The 12-year-old boy, who walks on his hands due to a spinal condition, can now enjoy improved mobility thanks to the donation of a wheelchair from Texan Dr Dudley McFarquhar.

The Jamaican-born structural engineer and his physician friend from Dallas, Dr Carlton Clarke, read Andre's story in the Jamaica Observer two months ago and were committed to helping the young boy's situation. After several calls and pointed questions for Andre's mother, McFarquhar and his group, Dallas West Indies United, determined that a wheelchair would be the best gift for Andre.

"In the Dallas West Indies United, we are very avid advocates of helping back home. We understand the big picture," McFarquhar told the Observer.

The presentation took place at Mona High in St Andrew, where Andre is a student, with the full support of Principal Keven Jones.

Andre's mother, Hermine Coleman thanked Dr McFarquhar and his colleagues for their generosity.

"It will make a great difference," she said. "The (increased) width of the wheelchair (would) mean he's more comfortable."

Previously, Andre used a smaller wheelchair that rubbed against his legs. His new standard wheelchair can be collapsed for easy storage and provides additional room for his schoolbag.

Meanwhile, as a member of the Kingston branch of Optimist International, advocating for and reaching out to children in need was second nature for Dr McFarquhar.

"Sometimes you never know what input can stimulate these kids to strive," he said, "because they need to know somebody cares. And if it's a little thing to make life easier for him with mobility, then that's what we want to do."

But Dr McFarquhar's aspirations for Andre go beyond the wheelchair. He has proposed getting prosthesis for the young boy and his mother is already on board. The two-fold process requires liaising with Andre's physician locally before applying to Scottish Rite Hospital in Dallas, which treats children with orthopaedic conditions.

McFarquhar said even if they do not get through with Scottish Rite, they will not give up that easily.

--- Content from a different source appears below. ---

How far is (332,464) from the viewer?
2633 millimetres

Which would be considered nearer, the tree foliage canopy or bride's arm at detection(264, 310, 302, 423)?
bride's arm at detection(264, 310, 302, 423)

"This is the first step. If they're not (on board) then we're going to the next two (or) three hospitals. But we're not stopping," he said.

For McFarquhar, the donation means more than just improving mobility for Andre. He hopes that his kindness and that others will inspire the young boy to keep going.

"He's not the first student that has a disability and I'm sure the students are fine with him here in the school," he said. "He needs to understand that he fits into the fabric of society and that we do care. God blessed us with children who have special abilities because they can still contribute. It's up to us to encourage them to try to maximise their potential. It's not 'if'. We must reach out."